FIG. 5 shows data when only the transparent silicone resin is sealed. The horizontal axis represents the concentration (% by weight) of alumina in the light diffusing reflector containing layer, and the vertical axis represents the light extraction efficiency. It can be seen that the light extraction efficiency decreases when the alumina concentration is 0% to 10%, but the light extraction efficiency increases as the alumina concentration increases from 10% to 30% to 50%. In particular, the light extraction efficiency was improved at 30% to 50%, compared with the case where the light diffusing reflector-containing layer was not formed (0%). The light diffusing reflector in the layer containing the light diffusing reflector is added with a light diffusing reflector having a large specific gravity to the low-viscosity binder resin, so that the concentration of the light diffusing reflector is higher on the side closer to the substrate. It seems that a gentle concentration gradient occurs.
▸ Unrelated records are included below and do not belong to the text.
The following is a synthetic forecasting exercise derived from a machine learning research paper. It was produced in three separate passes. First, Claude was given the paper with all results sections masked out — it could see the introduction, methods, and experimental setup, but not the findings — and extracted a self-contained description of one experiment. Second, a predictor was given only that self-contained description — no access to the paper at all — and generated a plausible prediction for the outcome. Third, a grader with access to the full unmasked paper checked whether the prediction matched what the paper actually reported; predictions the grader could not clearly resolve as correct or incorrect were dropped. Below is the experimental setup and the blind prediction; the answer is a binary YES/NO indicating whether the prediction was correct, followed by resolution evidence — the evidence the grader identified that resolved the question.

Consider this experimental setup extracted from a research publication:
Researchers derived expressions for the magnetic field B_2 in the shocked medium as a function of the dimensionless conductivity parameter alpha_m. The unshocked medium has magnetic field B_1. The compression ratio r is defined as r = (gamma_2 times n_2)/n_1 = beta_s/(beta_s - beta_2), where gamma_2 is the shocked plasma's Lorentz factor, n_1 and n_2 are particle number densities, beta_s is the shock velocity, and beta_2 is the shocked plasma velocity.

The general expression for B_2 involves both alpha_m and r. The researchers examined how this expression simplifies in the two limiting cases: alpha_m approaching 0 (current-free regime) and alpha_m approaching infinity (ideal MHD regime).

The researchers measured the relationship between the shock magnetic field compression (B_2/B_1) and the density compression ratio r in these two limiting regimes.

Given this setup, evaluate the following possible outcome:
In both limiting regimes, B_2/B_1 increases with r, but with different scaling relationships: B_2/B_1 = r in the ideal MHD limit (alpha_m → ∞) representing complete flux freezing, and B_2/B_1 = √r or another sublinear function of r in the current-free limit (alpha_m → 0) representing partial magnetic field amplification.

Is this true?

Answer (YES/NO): NO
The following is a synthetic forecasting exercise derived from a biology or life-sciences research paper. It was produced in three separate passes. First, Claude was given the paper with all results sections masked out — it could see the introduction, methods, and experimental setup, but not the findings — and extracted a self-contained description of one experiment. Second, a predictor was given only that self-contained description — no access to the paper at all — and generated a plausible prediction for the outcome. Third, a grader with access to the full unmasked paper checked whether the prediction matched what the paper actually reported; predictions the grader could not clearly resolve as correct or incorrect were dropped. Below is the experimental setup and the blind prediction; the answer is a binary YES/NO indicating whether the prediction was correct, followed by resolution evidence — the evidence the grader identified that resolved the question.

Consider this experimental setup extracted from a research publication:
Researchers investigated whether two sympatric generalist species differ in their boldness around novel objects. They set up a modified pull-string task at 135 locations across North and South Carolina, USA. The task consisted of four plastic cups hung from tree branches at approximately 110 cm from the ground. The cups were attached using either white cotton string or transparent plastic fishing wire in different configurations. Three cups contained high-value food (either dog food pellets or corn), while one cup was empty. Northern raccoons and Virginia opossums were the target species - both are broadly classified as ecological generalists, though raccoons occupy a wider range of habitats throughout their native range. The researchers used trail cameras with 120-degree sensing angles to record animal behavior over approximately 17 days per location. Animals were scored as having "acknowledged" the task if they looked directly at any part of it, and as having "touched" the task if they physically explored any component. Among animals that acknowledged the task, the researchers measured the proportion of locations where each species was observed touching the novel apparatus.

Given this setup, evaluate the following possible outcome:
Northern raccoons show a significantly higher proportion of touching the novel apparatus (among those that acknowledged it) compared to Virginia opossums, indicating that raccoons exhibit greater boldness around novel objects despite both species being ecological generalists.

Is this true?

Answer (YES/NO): NO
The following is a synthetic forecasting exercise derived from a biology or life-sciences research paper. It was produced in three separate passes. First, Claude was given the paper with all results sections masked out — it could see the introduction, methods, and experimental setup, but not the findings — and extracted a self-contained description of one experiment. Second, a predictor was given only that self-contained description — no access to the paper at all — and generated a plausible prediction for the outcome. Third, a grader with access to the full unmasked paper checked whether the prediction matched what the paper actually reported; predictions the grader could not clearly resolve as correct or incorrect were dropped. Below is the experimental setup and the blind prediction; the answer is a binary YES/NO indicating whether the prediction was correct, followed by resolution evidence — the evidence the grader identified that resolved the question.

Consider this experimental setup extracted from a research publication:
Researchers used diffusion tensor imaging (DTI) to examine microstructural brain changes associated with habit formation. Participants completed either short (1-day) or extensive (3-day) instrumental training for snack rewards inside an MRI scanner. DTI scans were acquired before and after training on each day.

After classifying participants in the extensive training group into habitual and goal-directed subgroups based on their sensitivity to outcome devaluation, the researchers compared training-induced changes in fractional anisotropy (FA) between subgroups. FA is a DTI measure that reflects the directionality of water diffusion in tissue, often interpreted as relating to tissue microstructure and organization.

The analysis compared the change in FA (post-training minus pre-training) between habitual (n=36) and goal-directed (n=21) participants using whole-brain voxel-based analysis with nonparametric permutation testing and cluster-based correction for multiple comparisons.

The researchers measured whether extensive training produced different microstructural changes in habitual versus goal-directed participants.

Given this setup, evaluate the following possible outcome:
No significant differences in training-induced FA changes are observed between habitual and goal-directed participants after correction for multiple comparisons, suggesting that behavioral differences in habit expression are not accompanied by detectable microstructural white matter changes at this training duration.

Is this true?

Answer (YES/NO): NO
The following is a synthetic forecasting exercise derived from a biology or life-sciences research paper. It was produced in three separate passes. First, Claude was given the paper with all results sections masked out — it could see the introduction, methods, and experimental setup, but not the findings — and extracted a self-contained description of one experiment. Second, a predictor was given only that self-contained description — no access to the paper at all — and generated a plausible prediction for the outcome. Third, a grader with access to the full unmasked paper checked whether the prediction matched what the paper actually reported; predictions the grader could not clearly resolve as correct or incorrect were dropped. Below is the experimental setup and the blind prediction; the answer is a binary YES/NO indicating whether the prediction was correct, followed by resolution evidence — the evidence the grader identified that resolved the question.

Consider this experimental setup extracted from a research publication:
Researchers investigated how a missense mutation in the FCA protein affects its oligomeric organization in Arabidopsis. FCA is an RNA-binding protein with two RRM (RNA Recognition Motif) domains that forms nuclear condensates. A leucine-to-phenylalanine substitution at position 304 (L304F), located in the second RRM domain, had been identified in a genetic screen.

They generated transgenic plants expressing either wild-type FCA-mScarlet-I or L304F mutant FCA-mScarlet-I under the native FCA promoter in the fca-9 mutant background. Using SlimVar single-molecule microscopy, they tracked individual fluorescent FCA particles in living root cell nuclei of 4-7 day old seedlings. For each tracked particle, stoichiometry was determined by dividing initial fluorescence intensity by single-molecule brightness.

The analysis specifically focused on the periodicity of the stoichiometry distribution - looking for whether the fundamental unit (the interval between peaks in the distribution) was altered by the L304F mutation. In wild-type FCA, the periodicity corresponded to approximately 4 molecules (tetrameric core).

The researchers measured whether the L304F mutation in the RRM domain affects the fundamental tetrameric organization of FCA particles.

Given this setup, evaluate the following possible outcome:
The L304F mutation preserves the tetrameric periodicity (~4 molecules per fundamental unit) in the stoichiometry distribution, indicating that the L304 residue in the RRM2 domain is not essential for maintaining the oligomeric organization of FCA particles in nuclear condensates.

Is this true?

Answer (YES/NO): YES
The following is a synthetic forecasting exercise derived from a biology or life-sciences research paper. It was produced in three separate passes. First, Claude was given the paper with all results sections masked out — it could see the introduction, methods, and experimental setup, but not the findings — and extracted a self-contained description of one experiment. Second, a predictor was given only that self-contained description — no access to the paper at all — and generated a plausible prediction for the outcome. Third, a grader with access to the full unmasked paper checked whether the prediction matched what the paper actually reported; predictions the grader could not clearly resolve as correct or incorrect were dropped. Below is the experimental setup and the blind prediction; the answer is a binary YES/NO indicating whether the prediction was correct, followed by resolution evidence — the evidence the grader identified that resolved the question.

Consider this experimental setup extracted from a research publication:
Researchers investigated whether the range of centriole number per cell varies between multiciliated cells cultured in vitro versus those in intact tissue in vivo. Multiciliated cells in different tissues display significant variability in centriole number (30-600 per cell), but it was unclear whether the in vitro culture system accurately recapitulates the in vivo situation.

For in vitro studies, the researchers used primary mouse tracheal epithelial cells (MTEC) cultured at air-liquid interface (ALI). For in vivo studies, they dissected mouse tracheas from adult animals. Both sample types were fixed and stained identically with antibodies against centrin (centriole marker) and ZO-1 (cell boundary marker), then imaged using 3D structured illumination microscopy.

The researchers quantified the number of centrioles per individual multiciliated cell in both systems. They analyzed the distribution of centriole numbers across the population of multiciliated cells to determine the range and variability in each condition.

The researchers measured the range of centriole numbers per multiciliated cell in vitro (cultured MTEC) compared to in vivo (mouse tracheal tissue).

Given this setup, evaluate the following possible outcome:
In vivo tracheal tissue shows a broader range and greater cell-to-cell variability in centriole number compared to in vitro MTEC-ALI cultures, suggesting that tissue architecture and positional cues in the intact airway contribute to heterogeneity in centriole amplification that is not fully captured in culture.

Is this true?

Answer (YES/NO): NO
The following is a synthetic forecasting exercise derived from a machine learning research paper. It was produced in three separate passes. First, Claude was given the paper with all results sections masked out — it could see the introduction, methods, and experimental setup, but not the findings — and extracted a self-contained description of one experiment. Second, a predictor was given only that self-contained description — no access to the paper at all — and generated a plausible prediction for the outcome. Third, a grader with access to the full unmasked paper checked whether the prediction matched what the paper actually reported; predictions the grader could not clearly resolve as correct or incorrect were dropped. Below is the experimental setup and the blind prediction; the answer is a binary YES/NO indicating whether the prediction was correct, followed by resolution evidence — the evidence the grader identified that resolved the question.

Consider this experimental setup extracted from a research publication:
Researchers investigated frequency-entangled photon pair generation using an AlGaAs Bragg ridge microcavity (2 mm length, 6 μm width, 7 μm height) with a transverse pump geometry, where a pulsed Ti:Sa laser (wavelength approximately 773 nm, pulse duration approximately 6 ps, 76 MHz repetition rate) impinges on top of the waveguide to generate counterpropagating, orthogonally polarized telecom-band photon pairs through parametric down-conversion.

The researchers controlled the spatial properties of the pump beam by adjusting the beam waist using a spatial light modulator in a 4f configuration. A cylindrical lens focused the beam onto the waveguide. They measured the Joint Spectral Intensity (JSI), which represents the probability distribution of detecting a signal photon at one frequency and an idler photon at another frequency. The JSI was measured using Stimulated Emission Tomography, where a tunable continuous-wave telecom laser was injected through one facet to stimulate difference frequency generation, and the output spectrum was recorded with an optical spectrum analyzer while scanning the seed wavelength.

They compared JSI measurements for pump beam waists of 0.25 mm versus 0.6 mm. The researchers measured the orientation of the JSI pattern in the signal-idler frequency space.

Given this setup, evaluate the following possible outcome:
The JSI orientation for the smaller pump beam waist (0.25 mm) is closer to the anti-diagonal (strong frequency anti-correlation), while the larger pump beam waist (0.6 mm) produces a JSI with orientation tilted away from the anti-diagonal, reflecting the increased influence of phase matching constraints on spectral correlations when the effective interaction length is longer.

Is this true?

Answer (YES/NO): YES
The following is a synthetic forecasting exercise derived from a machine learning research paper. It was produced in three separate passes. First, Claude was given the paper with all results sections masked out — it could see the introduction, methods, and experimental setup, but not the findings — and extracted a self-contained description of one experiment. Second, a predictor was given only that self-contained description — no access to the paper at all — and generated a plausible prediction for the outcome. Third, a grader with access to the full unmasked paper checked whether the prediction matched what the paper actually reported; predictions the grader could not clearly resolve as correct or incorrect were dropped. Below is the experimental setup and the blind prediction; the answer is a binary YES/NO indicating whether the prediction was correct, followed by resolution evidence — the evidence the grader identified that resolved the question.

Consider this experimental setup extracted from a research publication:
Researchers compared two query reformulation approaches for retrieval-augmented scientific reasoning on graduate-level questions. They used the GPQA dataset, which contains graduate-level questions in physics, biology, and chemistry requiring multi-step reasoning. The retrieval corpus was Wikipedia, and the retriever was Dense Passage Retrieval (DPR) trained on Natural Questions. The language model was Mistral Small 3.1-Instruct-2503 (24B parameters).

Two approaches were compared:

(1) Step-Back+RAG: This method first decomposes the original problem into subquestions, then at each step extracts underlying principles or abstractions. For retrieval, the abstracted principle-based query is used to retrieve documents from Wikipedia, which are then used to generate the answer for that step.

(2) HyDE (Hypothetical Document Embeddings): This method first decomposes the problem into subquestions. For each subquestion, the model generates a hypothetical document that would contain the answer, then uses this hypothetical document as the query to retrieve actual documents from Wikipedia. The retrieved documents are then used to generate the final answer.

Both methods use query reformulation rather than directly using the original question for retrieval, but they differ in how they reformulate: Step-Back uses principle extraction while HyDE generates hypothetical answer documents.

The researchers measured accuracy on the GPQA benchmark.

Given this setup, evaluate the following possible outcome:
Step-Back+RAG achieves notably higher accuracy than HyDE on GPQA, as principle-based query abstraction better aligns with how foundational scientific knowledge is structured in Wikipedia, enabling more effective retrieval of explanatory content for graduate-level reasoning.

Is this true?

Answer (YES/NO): NO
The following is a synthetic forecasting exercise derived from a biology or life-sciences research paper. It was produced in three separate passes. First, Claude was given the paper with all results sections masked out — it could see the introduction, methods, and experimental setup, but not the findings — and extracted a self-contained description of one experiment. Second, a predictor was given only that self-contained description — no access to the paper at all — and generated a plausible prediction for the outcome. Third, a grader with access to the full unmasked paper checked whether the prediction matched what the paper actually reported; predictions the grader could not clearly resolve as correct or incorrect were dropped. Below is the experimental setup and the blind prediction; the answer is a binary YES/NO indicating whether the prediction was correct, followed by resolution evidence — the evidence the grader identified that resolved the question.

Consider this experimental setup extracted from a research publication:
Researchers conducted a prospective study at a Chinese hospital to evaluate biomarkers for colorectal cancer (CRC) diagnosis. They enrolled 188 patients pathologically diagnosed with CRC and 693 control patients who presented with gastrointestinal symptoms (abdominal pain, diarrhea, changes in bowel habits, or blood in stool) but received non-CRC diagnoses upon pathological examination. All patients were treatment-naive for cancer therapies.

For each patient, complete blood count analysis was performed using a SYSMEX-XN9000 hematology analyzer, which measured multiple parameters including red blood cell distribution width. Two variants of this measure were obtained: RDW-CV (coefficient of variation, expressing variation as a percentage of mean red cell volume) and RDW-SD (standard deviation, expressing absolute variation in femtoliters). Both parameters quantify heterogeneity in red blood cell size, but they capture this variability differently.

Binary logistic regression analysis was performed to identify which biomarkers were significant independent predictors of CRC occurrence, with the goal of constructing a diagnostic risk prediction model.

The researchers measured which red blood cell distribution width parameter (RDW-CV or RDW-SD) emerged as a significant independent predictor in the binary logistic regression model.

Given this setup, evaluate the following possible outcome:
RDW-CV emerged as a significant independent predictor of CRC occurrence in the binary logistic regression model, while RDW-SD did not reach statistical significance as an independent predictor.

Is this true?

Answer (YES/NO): YES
As a result, light emission from the side surface of the light emitting element is not hindered, and it is considered to have a strong diffuse reflection effect directly under the semiconductor light emitting element.
Further, although not shown in the graph, when the light diffusion reflector containing layer having an alumina concentration of 50% by weight was sealed with a sealing member containing a phosphor, the light extraction efficiency was improved by about 10%. .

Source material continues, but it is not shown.